城門には二つのバリケードが設けられていた。内側には刃のような目つきの玄甲緹騎が数名、横刀に手をかけて通行人を冷酷に睨みつけている。外側は地元の県衙の下っ端役人が直接身体検査を行っていた。
謝必安の番が来ると、顔中に肉のついた荒くれ役人が、刀の鞘で乱暴に彼の腰の辺りを小突いた。「何者だ! 通行手形を出せ!」
謝必安は即座に腰を深く曲げ、極度に恐縮した媚びへつらう態度を作った。懐からシワだらけで油汚れのついた通関文牒を取り出し、両手で捧げ持ち、乾き切ったしゃがれ声で答える。「へへぇ、お役人様。あっしは北から逃げてまいりまして……ネズミ捕りでございます。糊口を凌いでおります」
役人は嫌そうに二本の指でその汚れた通行手形を摘み取り、適当に目を走らせた。顔を上げ、泥だらけで微かに悪臭すら漂う謝必安の顔を見ると、たちまち眉間に深い皺を刻んだ。

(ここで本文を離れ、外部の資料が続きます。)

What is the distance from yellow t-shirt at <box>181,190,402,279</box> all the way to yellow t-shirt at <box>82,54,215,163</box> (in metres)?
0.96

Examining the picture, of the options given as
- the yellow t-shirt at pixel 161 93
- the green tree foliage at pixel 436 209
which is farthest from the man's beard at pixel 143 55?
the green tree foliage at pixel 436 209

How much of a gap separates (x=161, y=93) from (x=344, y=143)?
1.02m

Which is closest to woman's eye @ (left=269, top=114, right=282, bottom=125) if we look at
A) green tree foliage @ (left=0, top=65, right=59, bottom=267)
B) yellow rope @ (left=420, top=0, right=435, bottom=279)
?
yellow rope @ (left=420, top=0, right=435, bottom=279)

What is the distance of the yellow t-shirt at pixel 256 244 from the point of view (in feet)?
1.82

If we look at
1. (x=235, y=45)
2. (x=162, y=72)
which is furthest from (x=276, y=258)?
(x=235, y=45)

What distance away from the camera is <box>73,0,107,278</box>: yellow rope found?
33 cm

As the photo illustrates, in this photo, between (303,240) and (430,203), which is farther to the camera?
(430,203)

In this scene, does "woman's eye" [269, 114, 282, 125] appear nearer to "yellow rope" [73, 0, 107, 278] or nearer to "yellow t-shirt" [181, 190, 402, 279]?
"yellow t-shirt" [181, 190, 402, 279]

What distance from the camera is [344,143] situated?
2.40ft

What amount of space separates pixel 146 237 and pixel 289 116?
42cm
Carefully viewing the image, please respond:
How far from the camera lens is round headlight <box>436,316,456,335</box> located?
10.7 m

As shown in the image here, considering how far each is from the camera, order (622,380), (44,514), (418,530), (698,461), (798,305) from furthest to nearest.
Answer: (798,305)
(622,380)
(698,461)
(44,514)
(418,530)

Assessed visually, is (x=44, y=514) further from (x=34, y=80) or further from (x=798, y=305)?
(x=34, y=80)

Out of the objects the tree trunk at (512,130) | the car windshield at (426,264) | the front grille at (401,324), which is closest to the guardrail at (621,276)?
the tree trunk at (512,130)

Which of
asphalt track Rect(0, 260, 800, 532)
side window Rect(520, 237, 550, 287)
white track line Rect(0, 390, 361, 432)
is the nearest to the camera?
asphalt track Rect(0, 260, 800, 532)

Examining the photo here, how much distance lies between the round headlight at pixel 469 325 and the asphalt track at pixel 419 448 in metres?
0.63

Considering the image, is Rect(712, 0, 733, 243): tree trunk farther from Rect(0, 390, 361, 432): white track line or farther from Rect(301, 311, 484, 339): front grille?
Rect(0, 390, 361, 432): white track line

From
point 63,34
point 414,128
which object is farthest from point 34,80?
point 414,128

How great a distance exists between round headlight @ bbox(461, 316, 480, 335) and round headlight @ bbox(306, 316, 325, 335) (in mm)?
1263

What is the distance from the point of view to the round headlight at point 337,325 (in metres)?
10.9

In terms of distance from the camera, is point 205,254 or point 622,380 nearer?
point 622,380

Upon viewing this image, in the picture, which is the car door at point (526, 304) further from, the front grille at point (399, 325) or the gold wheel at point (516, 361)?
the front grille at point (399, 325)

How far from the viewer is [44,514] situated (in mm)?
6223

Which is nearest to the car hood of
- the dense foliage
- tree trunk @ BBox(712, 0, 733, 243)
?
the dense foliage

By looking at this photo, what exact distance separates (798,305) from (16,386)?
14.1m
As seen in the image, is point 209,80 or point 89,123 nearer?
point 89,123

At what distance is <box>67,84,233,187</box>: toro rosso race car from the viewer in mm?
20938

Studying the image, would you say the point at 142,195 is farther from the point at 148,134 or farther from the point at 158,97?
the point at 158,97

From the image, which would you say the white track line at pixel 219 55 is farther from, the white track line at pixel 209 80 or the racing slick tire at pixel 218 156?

その時、役人の視界の端に、壁に貼られた黄金一万両の手配書がチラリと入った。絵の若者は清廉な顔立ちだが、骨格や背格好が、目の前のこのビッコの乞食とどこか似通っているように思えた。
役人の心臓がドクンと跳ねた。無意識に腰の刀の柄を強く握り、猛然と一歩前へ踏み出す。謝必安の顔を穴の開くほど見つめ、その泥の下に隠された真の顔を見透かそうとした。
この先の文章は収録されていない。